[THE PROBLEM]
Resume the forum post about a Lagom service consuming input from Kafka, starting right after its last sentence.

[DOCUMENT EXTRACT]
Lagom service consuming input from Kafka


(Ivan Oreskovic) #1

I am trying to figure out how Lagom can be used to consume data from external systems communicating over Kafka.

I’ve ran into this section of Lagom documentation, which describes how Lagom service can communicate with another Lagom service by subscribing to its topic.

helloService
  .greetingsTopic()
  .subscribe // <-- you get back a Subscriber instance
  .atLeastOnce(
  Flow.fromFunction(doSomethingWithTheMessage)
)

However, what is the appropriate configuration when you want to subscribe to a Kafka topic that contains events produced by some random, external system?

Is some sort of adapter needed for this functionality?
To clarify, I have this at the moment:

object Aggregator {
  val TOPIC_NAME = "my-aggregation"
}

trait Aggregator extends Service {
  def aggregate(correlationId: String): ServiceCall[Data, Done]

  def aggregationTopic(): Topic[DataRecorded]

  override final def descriptor: Descriptor = {
    import Service._

    named("aggregator")
      .withCalls(
        pathCall("/api/aggregate/:correlationId", aggregate _)
      )
      .withTopics(
        topic(Aggregator.TOPIC_NAME, aggregationTopic())
          .addProperty(
            KafkaProperties.partitionKeyStrategy,
            PartitionKeyStrategy[DataRecorded](_.sessionData.correlationId)
          )
      )
      .withAutoAcl(true)
  }
}

And I can invoke it via simple POST request.
However, I would like for it to be invoked by consuming Data messages from some (external) Kafka topic.

[EXERCISE DATA]
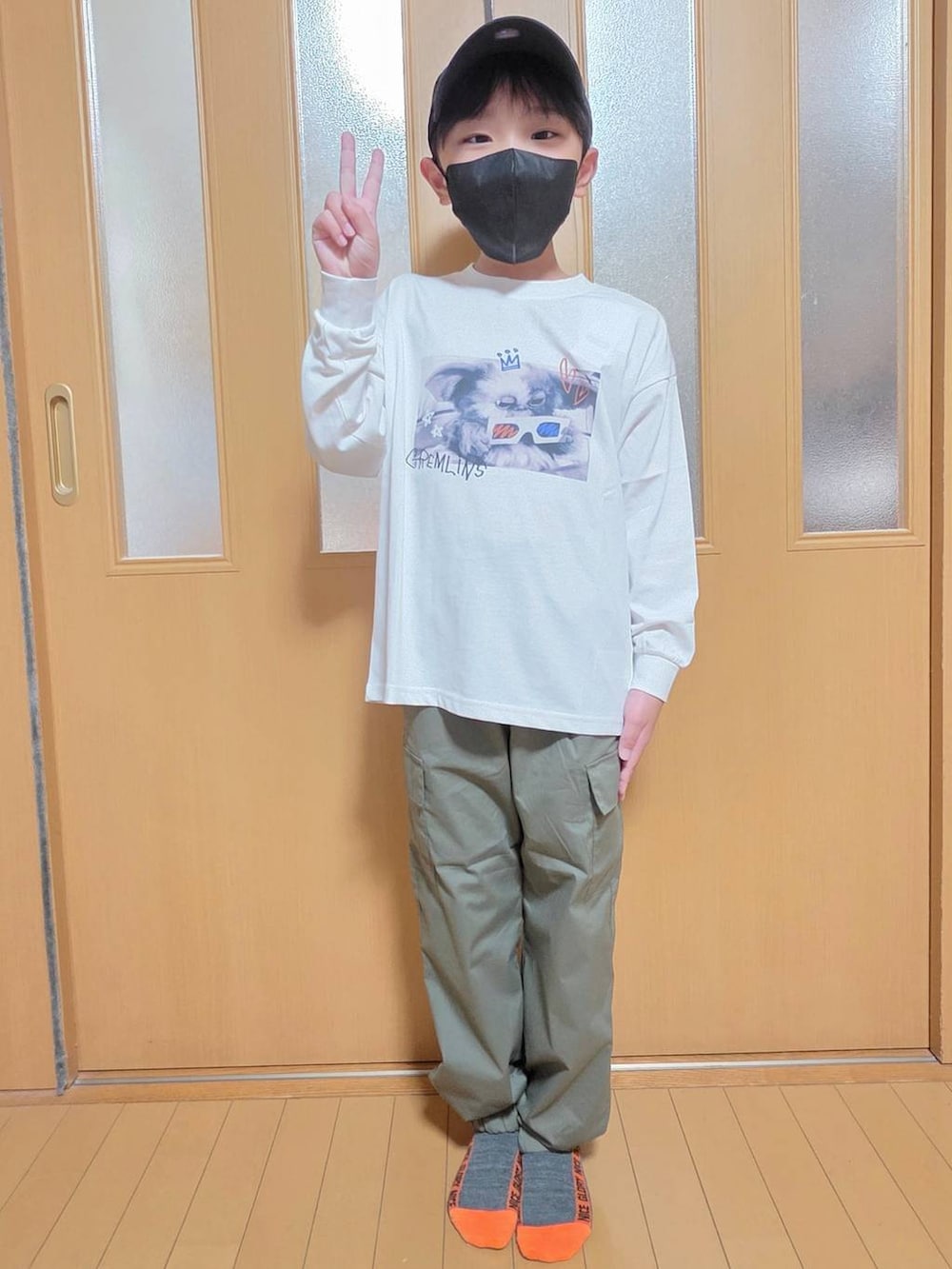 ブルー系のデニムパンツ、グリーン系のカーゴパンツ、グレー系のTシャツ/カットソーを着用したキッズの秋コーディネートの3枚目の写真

[OUTPUT FOR THIS EXERCISE]
I was wondering if there is such a way to configure the descriptor in a fashion similar to this mockup:

override final def descriptor: Descriptor = {
  ...
  kafkaTopic("my-input-topic")
    .subscribe(serviceCall(aggregate _)
    .withAtMostOnceDelivery
}

I’ve ran into this discussion on Google Groups, but in the OPs questions, I do not see he is actually doing anything with EventMessages coming from some-topic except routing them to the topic defined by his service.

EDIT #1: Progress update

Looking at the documentation, I decided to try the following approach.
I added 2 more modules, aggregator-kafka-proxy-api and aggregator-kafka-proxy-impl.

In new api module, I defined a new service, with no methods, but one topic which would represent my Kafka topic:

object DataKafkaPublisher {
  val TOPIC_NAME = "data-in"
}

trait DataKafkaPublisher extends Service {
  def dataInTopic: Topic[DataPublished]

  override final def descriptor: Descriptor = {
    import Service._
    import DataKafkaPublisher._

    named("data-kafka-in")
      .withTopics(
        topic(TOPIC_NAME, dataInTopic)
          .addProperty(
            KafkaProperties.partitionKeyStrategy,
            PartitionKeyStrategy[SessionDataPublished](_.data.correlationId)
          )
      )
      .withAutoAcl(true)
  }
}

In the impl module, I simply did the standard implementation

class DataKafkaPublisherImpl(persistentEntityRegistry: PersistentEntityRegistry) extends DataKafkaPublisher {
  override def dataInTopic: Topic[api.DataPublished] =
    TopicProducer.singleStreamWithOffset {
      fromOffset =>
        persistentEntityRegistry.eventStream(KafkaDataEvent.Tag, fromOffset)
          .map(ev => (convertEvent(ev), ev.offset))
    }

  private def convertEvent(evt: EventStreamElement[KafkaDataEvent]): api.DataPublished = {
    evt.event match {
      case DataPublished(data) => api.DataPublished(data)
    }
  }
}

Now, to actually consume these events, in my aggregator-impl module, I added a “subscriber” service, which takes these events, and invokes appropriate commands on entity.

class DataKafkaSubscriber(persistentEntityRegistry: PersistentEntityRegistry, kafkaPublisher: DataKafkaPublisher) {

  kafkaPublisher.dataInTopic.subscribe.atLeastOnce(
    Flow[DataPublished].mapAsync(1) { sd =>
      sessionRef(sd.data.correlationId).ask(RecordData(sd.data))
    }
  )

  private def sessionRef(correlationId: String) =
    persistentEntityRegistry.refFor[Entity](correlationId)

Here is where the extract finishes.